Supplied passage.
○ ○ ○ ○
Americans' best protection, authorities say, will come from continued toughening of anti-terror laws and swift justice for those caught. At least as important is intelligence work.

"We have to get to know more about the enemy," Bolz said.

"We can't wait for the bomb to go off," said the FBI's counterterrorism chief, Neil Gallagher, who added that agents would use "whatever resources the judicial system would allow . . . (to) neutralize a terrorist act before it occurs."

Civil liberties groups are watching for overzealousness, something the FBI tacitly acknowledged last year in disciplining agents for an undercover probe of the Committee in Solidarity with the People of El Salvador.

The FBI's counterterrorism effort costs tens of millions of dollars annually, said Gallagher, who declined to be more specific because the budget is classified.

"I always say it's been 95% blood, sweat and toil by those agencies involved, but we've had a bit of good luck too," said Victoria Toensing, a former top terrorism policy official at the Justice Department.
○ ○ ○ ○
Information supplied.
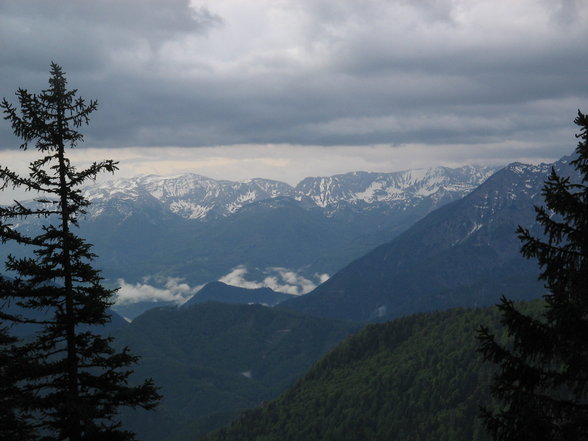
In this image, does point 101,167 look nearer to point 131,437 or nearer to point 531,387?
point 131,437

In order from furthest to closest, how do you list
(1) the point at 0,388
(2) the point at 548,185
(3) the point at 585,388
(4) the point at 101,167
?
1. (4) the point at 101,167
2. (1) the point at 0,388
3. (2) the point at 548,185
4. (3) the point at 585,388

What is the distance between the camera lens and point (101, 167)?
88.6 ft

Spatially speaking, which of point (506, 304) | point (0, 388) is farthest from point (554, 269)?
point (0, 388)

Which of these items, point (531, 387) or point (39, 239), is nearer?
point (531, 387)

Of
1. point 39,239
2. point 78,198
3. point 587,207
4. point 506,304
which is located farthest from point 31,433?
point 587,207

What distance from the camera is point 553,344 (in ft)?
64.1

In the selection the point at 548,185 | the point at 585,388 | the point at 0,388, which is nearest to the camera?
the point at 585,388

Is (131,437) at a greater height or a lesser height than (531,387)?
lesser

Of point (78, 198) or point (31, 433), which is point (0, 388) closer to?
point (31, 433)

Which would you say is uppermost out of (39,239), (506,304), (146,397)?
(39,239)

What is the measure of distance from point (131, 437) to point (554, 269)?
1946cm

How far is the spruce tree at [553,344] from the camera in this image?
1898 centimetres

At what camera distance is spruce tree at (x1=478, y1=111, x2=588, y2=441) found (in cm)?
1898

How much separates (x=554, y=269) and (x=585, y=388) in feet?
12.9
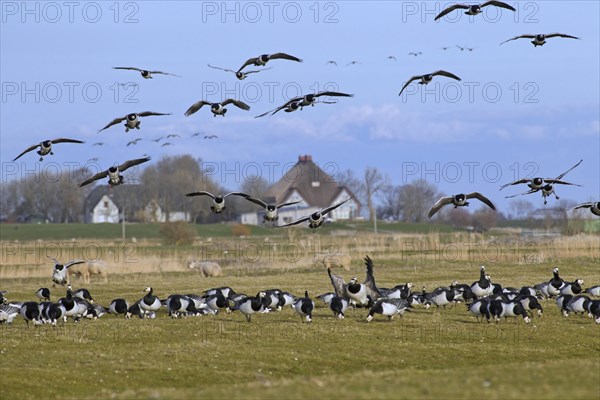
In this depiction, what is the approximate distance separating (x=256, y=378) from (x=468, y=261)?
40.5 metres

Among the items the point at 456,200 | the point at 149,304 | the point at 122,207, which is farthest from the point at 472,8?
the point at 122,207

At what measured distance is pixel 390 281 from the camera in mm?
45406

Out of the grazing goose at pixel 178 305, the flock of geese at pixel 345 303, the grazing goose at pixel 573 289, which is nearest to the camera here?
the flock of geese at pixel 345 303

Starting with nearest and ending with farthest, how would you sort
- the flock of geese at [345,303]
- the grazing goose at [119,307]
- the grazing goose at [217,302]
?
1. the flock of geese at [345,303]
2. the grazing goose at [217,302]
3. the grazing goose at [119,307]

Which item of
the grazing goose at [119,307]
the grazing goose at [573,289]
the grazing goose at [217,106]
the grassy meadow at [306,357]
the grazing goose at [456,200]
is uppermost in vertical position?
the grazing goose at [217,106]

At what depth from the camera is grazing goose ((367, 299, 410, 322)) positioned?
84.9 ft

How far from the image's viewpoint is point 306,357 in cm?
2128

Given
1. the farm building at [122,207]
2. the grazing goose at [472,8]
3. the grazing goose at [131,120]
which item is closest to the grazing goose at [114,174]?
the grazing goose at [131,120]

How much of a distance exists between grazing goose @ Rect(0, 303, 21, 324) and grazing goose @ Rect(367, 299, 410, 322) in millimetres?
10217

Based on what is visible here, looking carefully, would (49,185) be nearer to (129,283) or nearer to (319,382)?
A: (129,283)

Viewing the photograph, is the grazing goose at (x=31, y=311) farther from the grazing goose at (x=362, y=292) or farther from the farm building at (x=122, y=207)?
the farm building at (x=122, y=207)

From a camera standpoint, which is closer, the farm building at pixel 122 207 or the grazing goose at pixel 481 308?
the grazing goose at pixel 481 308

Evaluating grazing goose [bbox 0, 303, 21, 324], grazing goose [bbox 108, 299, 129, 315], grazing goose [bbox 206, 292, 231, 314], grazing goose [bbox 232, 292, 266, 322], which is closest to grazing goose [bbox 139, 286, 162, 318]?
grazing goose [bbox 108, 299, 129, 315]

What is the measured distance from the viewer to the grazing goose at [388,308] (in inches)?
1019
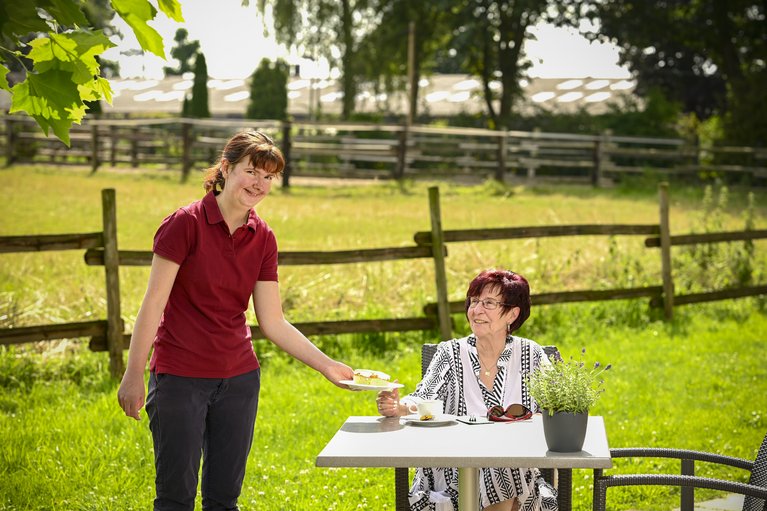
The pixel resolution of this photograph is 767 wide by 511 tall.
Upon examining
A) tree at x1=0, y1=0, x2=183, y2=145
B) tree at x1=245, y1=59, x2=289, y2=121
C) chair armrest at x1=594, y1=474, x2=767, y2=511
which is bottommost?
chair armrest at x1=594, y1=474, x2=767, y2=511

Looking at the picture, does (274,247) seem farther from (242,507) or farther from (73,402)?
(73,402)

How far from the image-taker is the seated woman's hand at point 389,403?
3.65m

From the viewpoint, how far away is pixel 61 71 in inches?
92.8

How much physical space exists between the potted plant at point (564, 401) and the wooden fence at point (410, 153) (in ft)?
74.0

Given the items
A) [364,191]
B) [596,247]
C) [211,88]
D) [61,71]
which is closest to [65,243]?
[61,71]

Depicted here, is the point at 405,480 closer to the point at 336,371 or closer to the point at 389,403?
the point at 389,403

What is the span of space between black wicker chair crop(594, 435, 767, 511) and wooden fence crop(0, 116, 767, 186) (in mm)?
22122

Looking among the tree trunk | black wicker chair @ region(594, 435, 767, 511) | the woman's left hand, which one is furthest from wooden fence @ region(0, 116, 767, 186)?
black wicker chair @ region(594, 435, 767, 511)

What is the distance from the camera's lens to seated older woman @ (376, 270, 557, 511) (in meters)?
3.83

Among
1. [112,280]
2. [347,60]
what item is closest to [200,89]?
[347,60]

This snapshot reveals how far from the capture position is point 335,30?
3953 cm

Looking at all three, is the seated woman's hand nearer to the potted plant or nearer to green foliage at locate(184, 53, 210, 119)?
the potted plant

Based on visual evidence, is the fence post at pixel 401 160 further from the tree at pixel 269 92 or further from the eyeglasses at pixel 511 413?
the eyeglasses at pixel 511 413

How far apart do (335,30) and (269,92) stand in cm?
359
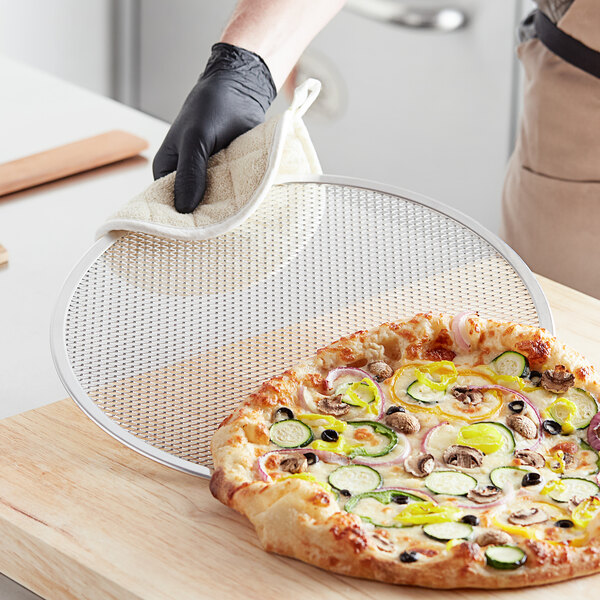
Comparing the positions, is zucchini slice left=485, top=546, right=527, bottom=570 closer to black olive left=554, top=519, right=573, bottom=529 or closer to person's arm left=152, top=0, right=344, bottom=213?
black olive left=554, top=519, right=573, bottom=529

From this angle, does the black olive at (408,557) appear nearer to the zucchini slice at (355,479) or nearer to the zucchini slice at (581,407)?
the zucchini slice at (355,479)

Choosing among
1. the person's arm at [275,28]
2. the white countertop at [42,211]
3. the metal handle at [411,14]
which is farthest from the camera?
the metal handle at [411,14]

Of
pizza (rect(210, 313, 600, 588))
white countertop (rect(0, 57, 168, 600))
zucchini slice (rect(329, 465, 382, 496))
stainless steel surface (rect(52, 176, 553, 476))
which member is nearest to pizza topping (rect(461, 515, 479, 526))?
pizza (rect(210, 313, 600, 588))

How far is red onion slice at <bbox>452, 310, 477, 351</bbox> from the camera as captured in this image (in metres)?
1.34

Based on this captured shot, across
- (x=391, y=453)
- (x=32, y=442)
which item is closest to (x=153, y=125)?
(x=32, y=442)

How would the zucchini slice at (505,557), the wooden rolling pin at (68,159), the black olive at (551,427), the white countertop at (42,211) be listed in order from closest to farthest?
1. the zucchini slice at (505,557)
2. the black olive at (551,427)
3. the white countertop at (42,211)
4. the wooden rolling pin at (68,159)

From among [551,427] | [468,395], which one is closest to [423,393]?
[468,395]

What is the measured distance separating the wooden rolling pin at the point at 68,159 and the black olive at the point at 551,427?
1019mm

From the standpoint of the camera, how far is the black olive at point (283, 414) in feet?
4.06

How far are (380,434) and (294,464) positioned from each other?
0.38 ft

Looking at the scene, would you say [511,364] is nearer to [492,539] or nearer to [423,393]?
[423,393]

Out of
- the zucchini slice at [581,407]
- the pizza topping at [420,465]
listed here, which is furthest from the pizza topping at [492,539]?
the zucchini slice at [581,407]

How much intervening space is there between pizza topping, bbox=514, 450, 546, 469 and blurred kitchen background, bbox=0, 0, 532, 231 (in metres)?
2.02

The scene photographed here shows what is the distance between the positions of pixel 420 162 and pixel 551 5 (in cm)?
153
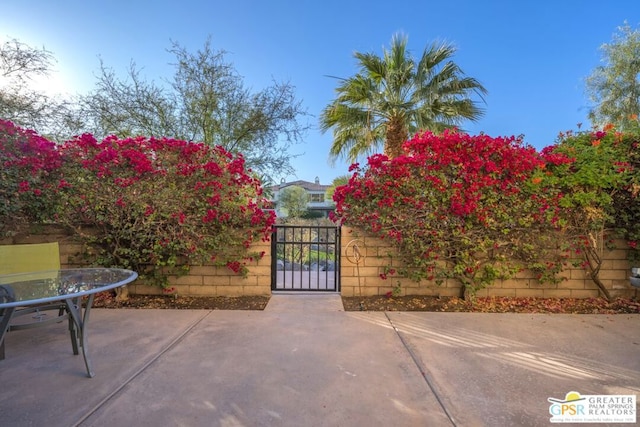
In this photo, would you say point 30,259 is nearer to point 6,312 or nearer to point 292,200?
point 6,312

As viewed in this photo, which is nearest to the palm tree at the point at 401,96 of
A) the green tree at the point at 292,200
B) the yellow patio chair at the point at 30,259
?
the yellow patio chair at the point at 30,259

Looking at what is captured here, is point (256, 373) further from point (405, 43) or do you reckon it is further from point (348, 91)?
point (405, 43)

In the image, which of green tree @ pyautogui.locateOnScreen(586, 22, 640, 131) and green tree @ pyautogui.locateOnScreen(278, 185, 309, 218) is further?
green tree @ pyautogui.locateOnScreen(278, 185, 309, 218)

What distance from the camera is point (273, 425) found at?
1784 mm

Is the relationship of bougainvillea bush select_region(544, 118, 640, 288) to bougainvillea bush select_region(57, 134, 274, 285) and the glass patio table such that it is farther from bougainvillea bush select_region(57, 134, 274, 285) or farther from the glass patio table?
the glass patio table

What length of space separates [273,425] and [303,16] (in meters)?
9.50

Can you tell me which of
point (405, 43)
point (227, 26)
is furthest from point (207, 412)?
point (227, 26)

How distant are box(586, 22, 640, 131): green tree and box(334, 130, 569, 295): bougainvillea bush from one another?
10437 mm

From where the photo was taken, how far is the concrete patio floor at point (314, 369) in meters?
1.89

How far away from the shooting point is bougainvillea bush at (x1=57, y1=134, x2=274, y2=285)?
3934 millimetres

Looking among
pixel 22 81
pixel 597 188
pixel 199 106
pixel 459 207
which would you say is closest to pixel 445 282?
pixel 459 207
○ ○ ○ ○
Your tasks.
A) Print the listing word for word, beginning at the line that contains "In order from furthest" and going on through the line that contains "3. the grazing goose at [119,307]". Leave the pictures out.
B) Carry on the passage about U.S. counterterrorism efforts, picking up right after its last sentence.

Solved tasks.
A)
In order from furthest to closest, how do you list
(1) the point at 0,388
(2) the point at 548,185
(3) the point at 585,388
(4) the point at 101,167
?
1. (4) the point at 101,167
2. (1) the point at 0,388
3. (2) the point at 548,185
4. (3) the point at 585,388

What is the distance between the camera lens and point (101, 167)?
88.6 ft

Spatially speaking, which of point (506, 304) | point (0, 388) is farthest from point (554, 269)?
point (0, 388)

Which of these items, point (531, 387) or point (39, 239), is nearer?
point (531, 387)

Of
1. point 39,239
2. point 78,198
3. point 587,207
4. point 506,304
which is located farthest from point 31,433?
point 587,207

What distance from the camera is point 553,344 (in ft)?
64.1

In the selection the point at 548,185 | the point at 585,388 | the point at 0,388, which is nearest to the camera?
the point at 585,388

Is (131,437) at a greater height or a lesser height than (531,387)?
lesser

Of point (78, 198) or point (31, 433), which is point (0, 388) closer to?
point (31, 433)

Which would you say is uppermost out of (39,239), (506,304), (146,397)?
(39,239)

What is the measure of distance from point (131, 437) to point (554, 269)?
1946cm

How far is the spruce tree at [553,344] from the camera in this image?
1898 centimetres

At what camera distance is spruce tree at (x1=478, y1=111, x2=588, y2=441) found (in cm)?
1898

How much separates (x=554, y=269) and (x=585, y=388) in feet?
12.9
In this depiction, what is the approximate distance separating (x=256, y=378) from (x=468, y=261)?
40.5 metres

Among the items the point at 456,200 | the point at 149,304 | the point at 122,207, which is farthest from the point at 472,8?
the point at 122,207

At what measured distance is pixel 390 281 from the camera in mm?
45406

Out of the grazing goose at pixel 178 305, the flock of geese at pixel 345 303, the grazing goose at pixel 573 289, which is nearest to the camera here?
the flock of geese at pixel 345 303

Starting with nearest and ending with farthest, how would you sort
- the flock of geese at [345,303]
- the grazing goose at [119,307]
- the grazing goose at [217,302]
?
1. the flock of geese at [345,303]
2. the grazing goose at [217,302]
3. the grazing goose at [119,307]

B)
She said the tools of anti-terrorism have improved.

FBI Improves Communication

There is better cooperation among investigators and prosecutors--the FBI, which once balked, she said, now "has the coffee waiting" for Justice Department lawyers called to an investigation. And laws have been toughened--extradition agreements have been revised, and it's now a federal crime to attack an American abroad, she noted.

These changes have not halted terror altogether. In 1986 alone, the worst recent year for domestic attacks, the FBI recorded 24 incidents and nine preventions.